La vita sta cambiando pelle

11/9, USA: IN ARRIVO NUOVO VIDEO DI BIN LADEN

(ansa.it) WASHINGTON - Un nuovo video di Osama bin Laden sta per venir diffuso su siti integralisti islamici, alla vigilia dell'attacco all'America dell'11 settembre 2001. Lo rivela negli Usa il network AbcNews, citando fonti d'intelligence americane. Nel video, secondo le anticipazioni, bin Laden e' ritratto sullo stesso sfondo usato nei giorni scorsi per il suo messaggio all'America e presenta un 'testamento' di uno dei dirottatori dell'11 settembre, Walid al Shehri. Walid (o Waleed) al Shehri era uno dei dirottatori che l'11 settembre di sei anni fa si trovava a bordo del volo American Airlines 11, da Boston a Los Angeles, che fu mandato a schiantarsi contro il World Trade Center di New York.

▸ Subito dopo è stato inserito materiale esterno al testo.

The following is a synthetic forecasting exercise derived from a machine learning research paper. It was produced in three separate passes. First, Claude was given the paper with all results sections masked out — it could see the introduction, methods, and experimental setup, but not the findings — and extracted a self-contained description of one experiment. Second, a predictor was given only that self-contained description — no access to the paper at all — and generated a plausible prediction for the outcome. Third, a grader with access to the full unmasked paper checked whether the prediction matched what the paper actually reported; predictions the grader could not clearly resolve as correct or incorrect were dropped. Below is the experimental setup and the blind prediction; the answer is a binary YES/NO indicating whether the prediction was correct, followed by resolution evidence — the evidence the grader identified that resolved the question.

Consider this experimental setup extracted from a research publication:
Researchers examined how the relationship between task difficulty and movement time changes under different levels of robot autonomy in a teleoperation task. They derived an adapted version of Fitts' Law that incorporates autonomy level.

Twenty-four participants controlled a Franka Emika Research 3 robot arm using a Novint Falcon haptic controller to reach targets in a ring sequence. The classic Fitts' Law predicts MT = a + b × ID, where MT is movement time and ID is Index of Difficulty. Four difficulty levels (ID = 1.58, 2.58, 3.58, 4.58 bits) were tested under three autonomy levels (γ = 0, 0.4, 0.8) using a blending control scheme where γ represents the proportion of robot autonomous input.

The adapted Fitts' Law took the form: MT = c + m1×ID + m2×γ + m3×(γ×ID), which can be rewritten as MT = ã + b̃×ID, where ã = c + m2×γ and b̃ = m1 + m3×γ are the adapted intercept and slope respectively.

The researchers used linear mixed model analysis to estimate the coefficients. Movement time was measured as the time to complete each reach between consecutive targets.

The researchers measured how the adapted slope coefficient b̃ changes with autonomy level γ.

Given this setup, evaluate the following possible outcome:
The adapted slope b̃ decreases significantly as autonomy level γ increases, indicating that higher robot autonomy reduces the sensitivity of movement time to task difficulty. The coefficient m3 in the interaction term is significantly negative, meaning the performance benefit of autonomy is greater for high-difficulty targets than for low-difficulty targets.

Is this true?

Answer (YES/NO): YES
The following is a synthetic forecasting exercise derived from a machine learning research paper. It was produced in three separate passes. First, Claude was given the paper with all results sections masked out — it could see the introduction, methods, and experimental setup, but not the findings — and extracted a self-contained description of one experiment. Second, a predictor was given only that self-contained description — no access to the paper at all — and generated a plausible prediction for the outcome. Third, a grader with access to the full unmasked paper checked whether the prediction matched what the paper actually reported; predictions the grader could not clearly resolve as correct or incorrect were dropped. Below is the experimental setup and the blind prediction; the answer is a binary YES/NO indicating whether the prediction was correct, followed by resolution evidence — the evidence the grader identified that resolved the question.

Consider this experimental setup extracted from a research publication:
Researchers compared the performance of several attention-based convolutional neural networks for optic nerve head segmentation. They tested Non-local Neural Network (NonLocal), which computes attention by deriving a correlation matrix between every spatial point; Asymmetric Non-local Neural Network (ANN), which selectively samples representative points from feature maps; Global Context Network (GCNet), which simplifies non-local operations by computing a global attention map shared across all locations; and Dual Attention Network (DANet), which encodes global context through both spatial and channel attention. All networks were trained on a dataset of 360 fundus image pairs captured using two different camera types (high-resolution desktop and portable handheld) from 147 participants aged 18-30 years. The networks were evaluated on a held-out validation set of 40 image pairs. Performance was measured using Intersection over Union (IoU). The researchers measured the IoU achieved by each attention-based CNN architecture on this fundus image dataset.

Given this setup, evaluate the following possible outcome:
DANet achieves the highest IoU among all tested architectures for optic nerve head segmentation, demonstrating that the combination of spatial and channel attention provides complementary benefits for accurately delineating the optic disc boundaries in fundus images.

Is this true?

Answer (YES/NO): NO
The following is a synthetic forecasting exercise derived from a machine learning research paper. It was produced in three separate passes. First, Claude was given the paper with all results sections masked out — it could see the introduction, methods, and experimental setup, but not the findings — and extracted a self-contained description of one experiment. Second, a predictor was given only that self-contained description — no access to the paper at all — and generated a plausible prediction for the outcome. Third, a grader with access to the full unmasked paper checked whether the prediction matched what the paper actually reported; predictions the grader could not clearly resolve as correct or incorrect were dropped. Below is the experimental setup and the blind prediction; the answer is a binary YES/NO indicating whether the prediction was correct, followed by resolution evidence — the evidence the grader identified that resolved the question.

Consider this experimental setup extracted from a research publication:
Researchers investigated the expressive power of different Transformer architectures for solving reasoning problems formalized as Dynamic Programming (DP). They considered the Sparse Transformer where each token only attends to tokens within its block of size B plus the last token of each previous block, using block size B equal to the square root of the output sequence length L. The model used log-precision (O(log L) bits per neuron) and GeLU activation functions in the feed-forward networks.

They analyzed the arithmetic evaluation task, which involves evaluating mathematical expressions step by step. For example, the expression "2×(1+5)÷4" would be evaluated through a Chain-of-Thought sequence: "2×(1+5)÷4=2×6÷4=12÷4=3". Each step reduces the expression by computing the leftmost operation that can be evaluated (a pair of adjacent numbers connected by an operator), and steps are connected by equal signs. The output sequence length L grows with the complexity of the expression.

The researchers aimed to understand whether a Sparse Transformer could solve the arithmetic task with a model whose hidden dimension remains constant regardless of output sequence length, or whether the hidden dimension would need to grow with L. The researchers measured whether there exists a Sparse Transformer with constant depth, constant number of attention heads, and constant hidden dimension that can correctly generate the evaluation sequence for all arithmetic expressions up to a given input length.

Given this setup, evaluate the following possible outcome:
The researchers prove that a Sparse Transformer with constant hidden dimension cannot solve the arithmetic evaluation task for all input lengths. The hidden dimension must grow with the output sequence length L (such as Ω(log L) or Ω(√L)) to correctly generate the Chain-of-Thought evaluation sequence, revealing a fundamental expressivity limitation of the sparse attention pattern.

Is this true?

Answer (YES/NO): NO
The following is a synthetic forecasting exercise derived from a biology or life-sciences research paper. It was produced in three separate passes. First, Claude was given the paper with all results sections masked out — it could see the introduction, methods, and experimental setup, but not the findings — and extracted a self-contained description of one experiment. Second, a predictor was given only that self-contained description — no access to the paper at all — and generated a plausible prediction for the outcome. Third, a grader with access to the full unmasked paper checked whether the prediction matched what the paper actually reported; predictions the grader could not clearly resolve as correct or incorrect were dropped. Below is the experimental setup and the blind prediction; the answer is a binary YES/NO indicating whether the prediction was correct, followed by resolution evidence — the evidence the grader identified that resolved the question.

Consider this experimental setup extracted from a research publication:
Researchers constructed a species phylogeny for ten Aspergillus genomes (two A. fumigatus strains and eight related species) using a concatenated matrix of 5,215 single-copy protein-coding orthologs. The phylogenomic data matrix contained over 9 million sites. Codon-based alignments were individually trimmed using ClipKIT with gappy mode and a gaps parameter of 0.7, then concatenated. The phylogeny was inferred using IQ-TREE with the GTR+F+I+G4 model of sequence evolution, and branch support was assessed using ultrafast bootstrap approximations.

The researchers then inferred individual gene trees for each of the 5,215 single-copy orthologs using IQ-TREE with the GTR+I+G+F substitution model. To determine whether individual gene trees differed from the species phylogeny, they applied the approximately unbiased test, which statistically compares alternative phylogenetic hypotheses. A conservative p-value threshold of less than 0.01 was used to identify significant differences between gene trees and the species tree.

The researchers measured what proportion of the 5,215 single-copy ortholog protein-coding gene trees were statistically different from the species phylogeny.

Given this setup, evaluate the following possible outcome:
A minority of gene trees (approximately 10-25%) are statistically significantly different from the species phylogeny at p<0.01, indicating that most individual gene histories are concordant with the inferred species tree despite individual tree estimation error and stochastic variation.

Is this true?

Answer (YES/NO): YES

Un sito internet utilizzato da estremisti islamici ha preannunciato il video con un 'banner' di Al-Sahab, la cosiddetta casa di produzione di Al Qaida, analogo a quello che nei giorni scorsi aveva preannunciato l'arrivo del primo messaggio di bin Laden in tre anni. "Presto in arrivo, a Dio piacendo - annuncia il banner - il testamento degli attacchi a New York e Washington, di Abu Musab Walid al Shehri, presentato dallo sceicco Osama bin Laden, che Dio lo preservi". L'annuncio mostra un'immagine di bin Laden analoga a quella del video dei giorni scorsi.

CAPO INTELLIGENCE, AL QAIDA MIRA A STRAGI DI MASSA - I servizi segreti americani ritengono che Al Qaida resterà per diverso tempo "la più seria minaccia" agli Usa e che la sua leadership storica continui a mirare ad attentati che provochino "stragi di massa, distruzione visivamente drammatica e significative conseguenze economiche".
Lo ha detto al Senato il Direttore nazionale dell' intelligence Usa, Michael McConnell, descrivendo i rischi per il paese a sei anni dall'11 settembre 2001. Al Qaida, ha detto McConnell, riportando le conclusioni della comunità d'intelligence americana e dei paesi alleati, "ha protetto o rigenerato elementi chiave della propria capacità di attacco, tra i quali: un rifugio sicuro nelle zone tribali in Pakistan, luogotenenti operativi e la propria leadership di vertice". Nonostante i successi nella lotta al terrorismo di questi anni, ha aggiunto lo 'zar' dell'intelligence americana, restano i rischi di infiltrazione di terroristi di Al Qaida negli Usa e il paese rimane "un ambiente ad alto rischio", anche per la continua ricerca da parte dell'organizzazione di Osama bin Laden di "materiale chimico, biologico e nucleare" per compiere attacchi.